Bocah perempuan 15 tahun itu sedang kabur dari kekacauan yang terjadi di rumahnya di Nigeria saat Boko Haram menangkapnya. Bersama sang ayah dan adik lelakinya, Aisha disandera. ’’Mereka langsung menembak mati ayah saya. Saat itu juga mereka memasangkan bom pada tubuh adik saya yang berumur sepuluh tahun,’’ ujarnya.

Sang adik dibawa oleh dua orang militan Boko Haram dengan menggunakan sepeda motor. Tidak lama, dua orang tersebut kembali tanpa adik Aisha. Mereka tertawa lebar sambil mengatakan bahwa misi pengeboman mereka sukses.

Tubuh Aisha bergetar. Nyalinya langsung ciut. Dia tahu, gilirannya segera tiba. Tetapi, tidak hari itu. Dia masih diberi kesempatan untuk hidup. Dia tinggal sebagai sandera Boko Haram di kamp milisi. Tidak lama memang. Sebab, bagi seorang gadis seperti Aisha, Boko Haram punya aturan baku.

Dikawini atau hidupnya diakhiri. Caranya, dikirim ke area musuh sebagai pelaku bom bunuh diri. ’’Mereka menanyai saya, ’Kamu memilih untuk kami tiduri atau menjalankan misi dari kami?’’’ kata Aisha.

Remaja yang minta agar nama aslinya dirahasiakan itu jelas tidak mau begitu saja menyerahkan kehormatannya kepada Boko Haram. Karena itu, meskipun tahu pilihannya tidak tepat, dia tetap memilih menjalankan misi sebagai pelaku bom bunuh diri. Menjadi budak seks Boko Haram, bagi Aisha, lebih hina jika dibandingkan dengan mati.

Saat harinya tiba, Aisha tidak bisa menyembunyikan rasa takutnya. Ketika Boko Haram memasangkan sabuk bom bunuh diri di pinggang kecilnya dan lantas menutupi peledak itu dengan menggunakan hijab panjang, wajah Aisha langsung pucat. Aisha diminta untuk berbaur di keramaian, kemudian menekan alat pemicu.

Aisha tidak mau menjadi pencabut nyawa orang-orang yang tidak berdosa hanya karena Boko Haram memerintahkannya. Dia pun lantas mengubah rute. Semula dia terpikir untuk berjalan ke tempat sepi dan meledakkan diri agar tidak ada orang lain yang tewas bersamanya. Saat hendak menjalankan misi pribadinya itu, Aisha melihat ada beberapa tentara di sekitarnya. Dia lantas mendekati mereka.

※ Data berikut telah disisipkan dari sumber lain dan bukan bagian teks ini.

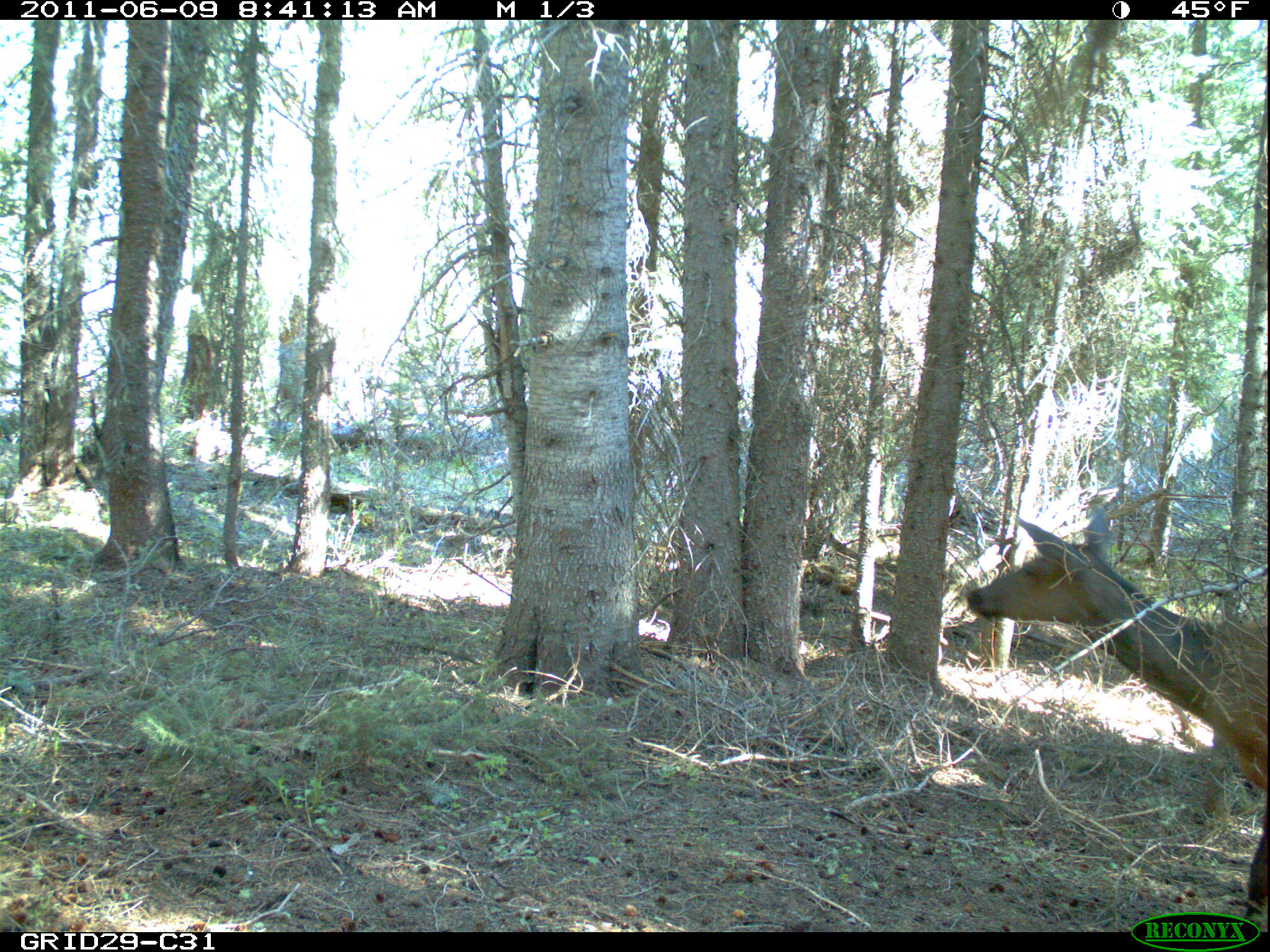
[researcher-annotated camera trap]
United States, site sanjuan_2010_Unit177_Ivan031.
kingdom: Animalia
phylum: Chordata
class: Mammalia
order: Artiodactyla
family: Cervidae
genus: Cervus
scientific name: Cervus elaphus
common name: red deer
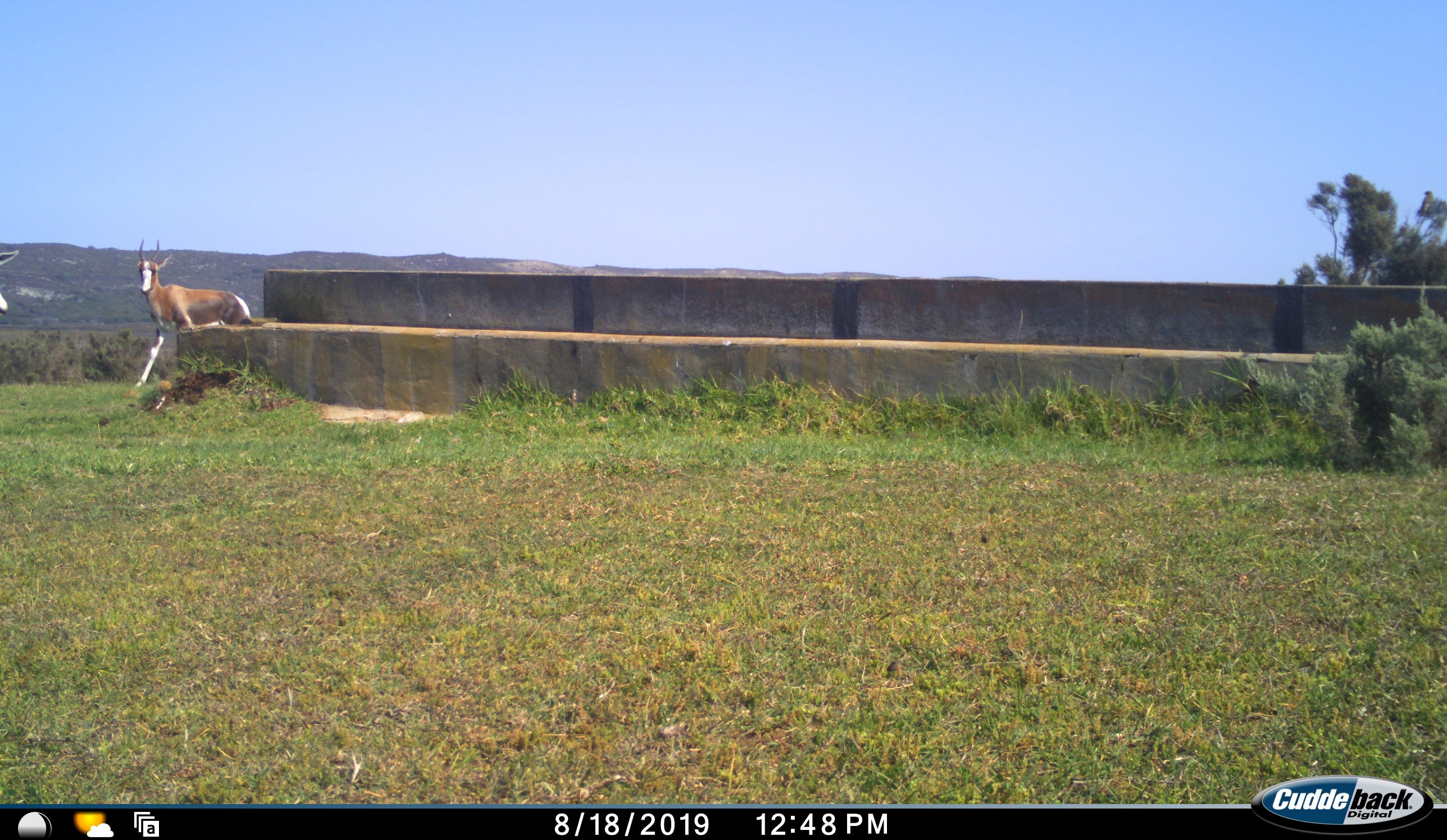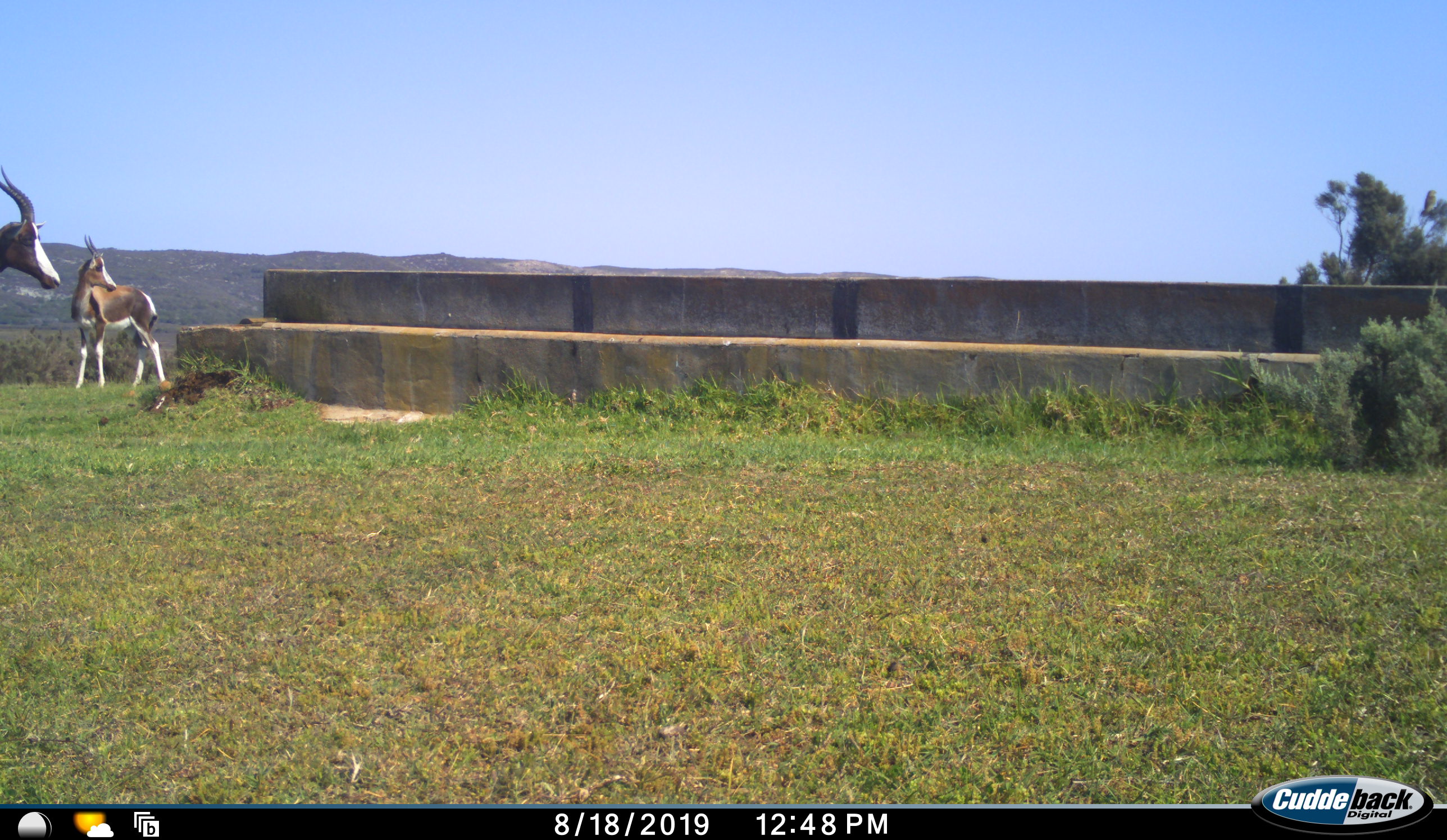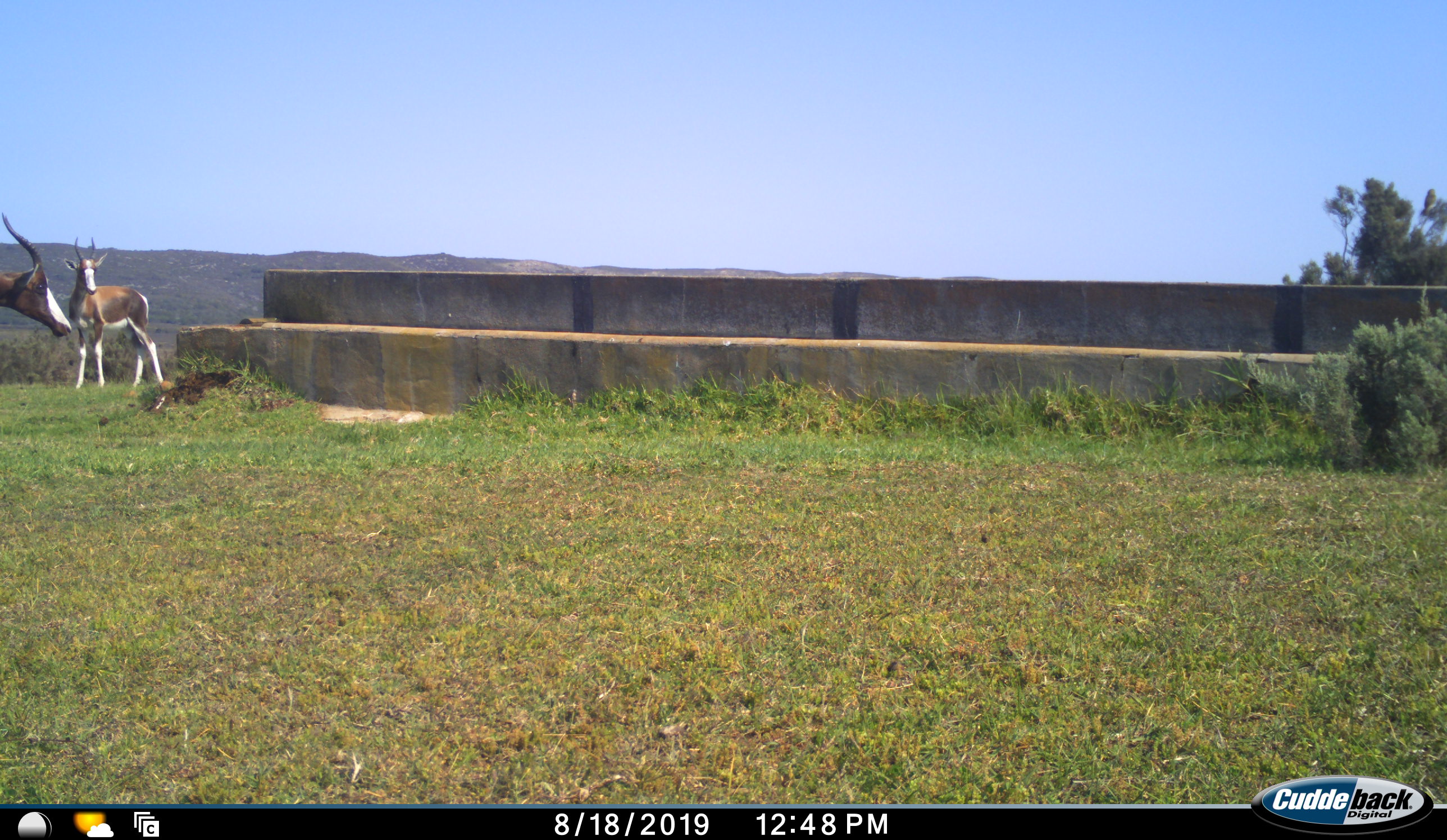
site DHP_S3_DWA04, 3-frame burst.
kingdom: Animalia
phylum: Chordata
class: Mammalia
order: Artiodactyla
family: Bovidae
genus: Damaliscus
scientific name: Damaliscus pygargus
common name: bontebok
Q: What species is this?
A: Bontebok (Damaliscus pygargus).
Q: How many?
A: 2.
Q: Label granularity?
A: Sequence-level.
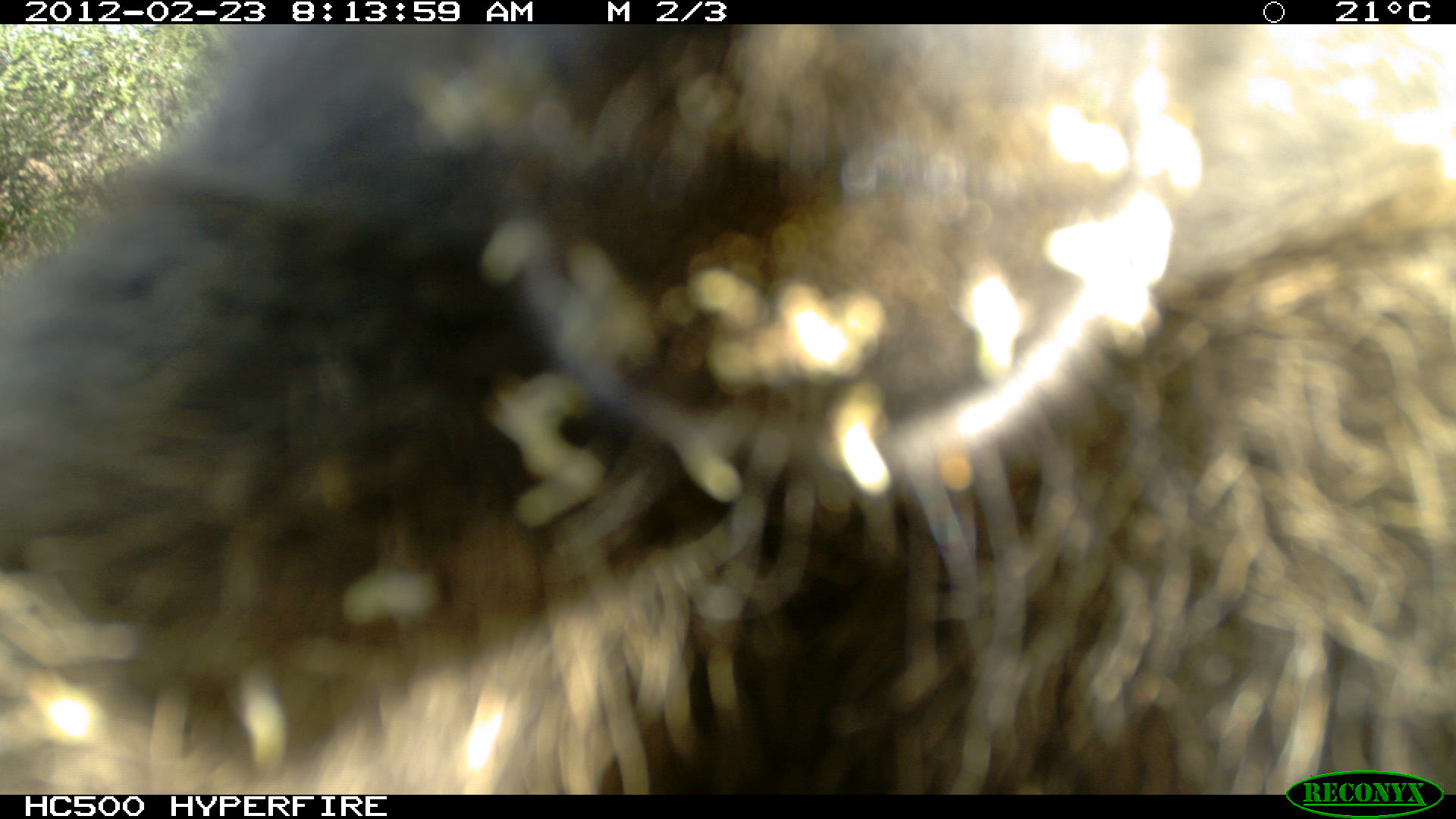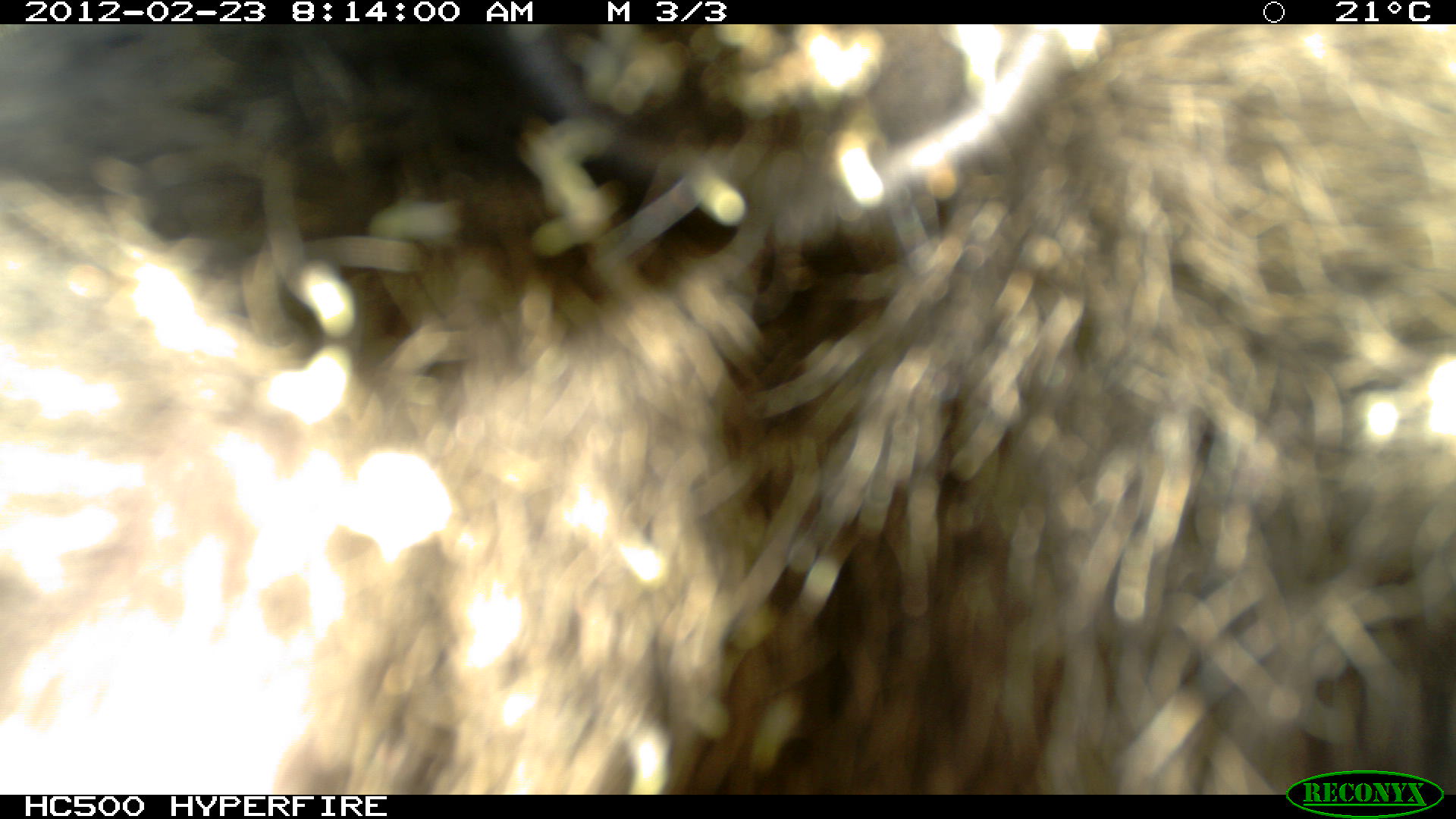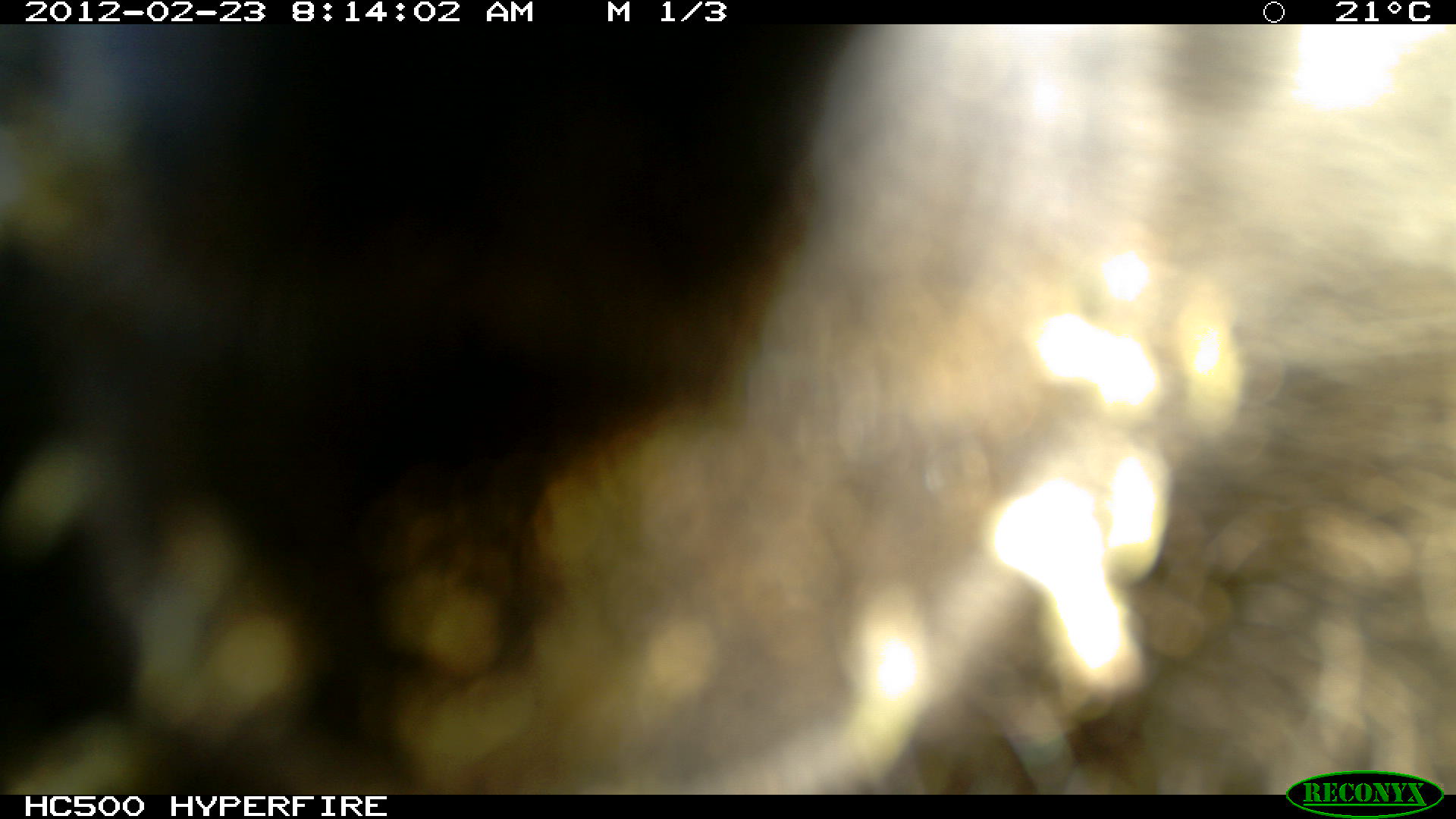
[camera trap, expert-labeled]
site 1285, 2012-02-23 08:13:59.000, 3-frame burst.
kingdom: Animalia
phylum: Chordata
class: Mammalia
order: Primates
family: Cercopithecidae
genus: Papio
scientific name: Papio anubis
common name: olive baboon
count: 1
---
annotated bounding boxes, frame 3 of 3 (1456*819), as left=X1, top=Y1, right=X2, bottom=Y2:
papio anubis: left=0, top=22, right=1454, bottom=791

’’Adik saya meledakkan diri di tempat ini dan membuat teman-teman kalian terbunuh. Dia hanya menjalankan perintah. Dia tidak tahu apa-apa. Tetapi, saya tidak mau seperti itu. Tolonglah, saya. Lepaskan bom dari tubuh saya ini,’’ katanya.

Sambil memohon, Aisha menangis. Dia berusaha meyakinkan para serdadu itu bahwa dirinya bukan pembunuh dan juga tidak mau meledakkan diri di sana. Dia ketakutan.

Entah air mata, suara, atau ketulusan hati Aisha yang membuat para tentara itu akhirnya luluh. Mereka mendekati Aisha dan dengan sangat hati-hati melepaskan peledak dari tubuh bocah perempuan tersebut. Setelah itu, Aisha diamankan di barak militer sebelum dikirim ke Unicef untuk mengusir trauma.

Dia beruntung. Sebab, biasanya serdadu-serdadu Nigeria itu akan langsung menembak gadis berkerudung panjang seperti Aisha. Sebab, gadis muda berkerudung panjang identik dengan pelaku bom bunuh diri. (newyorktimes/theguardian/hep/c4/any)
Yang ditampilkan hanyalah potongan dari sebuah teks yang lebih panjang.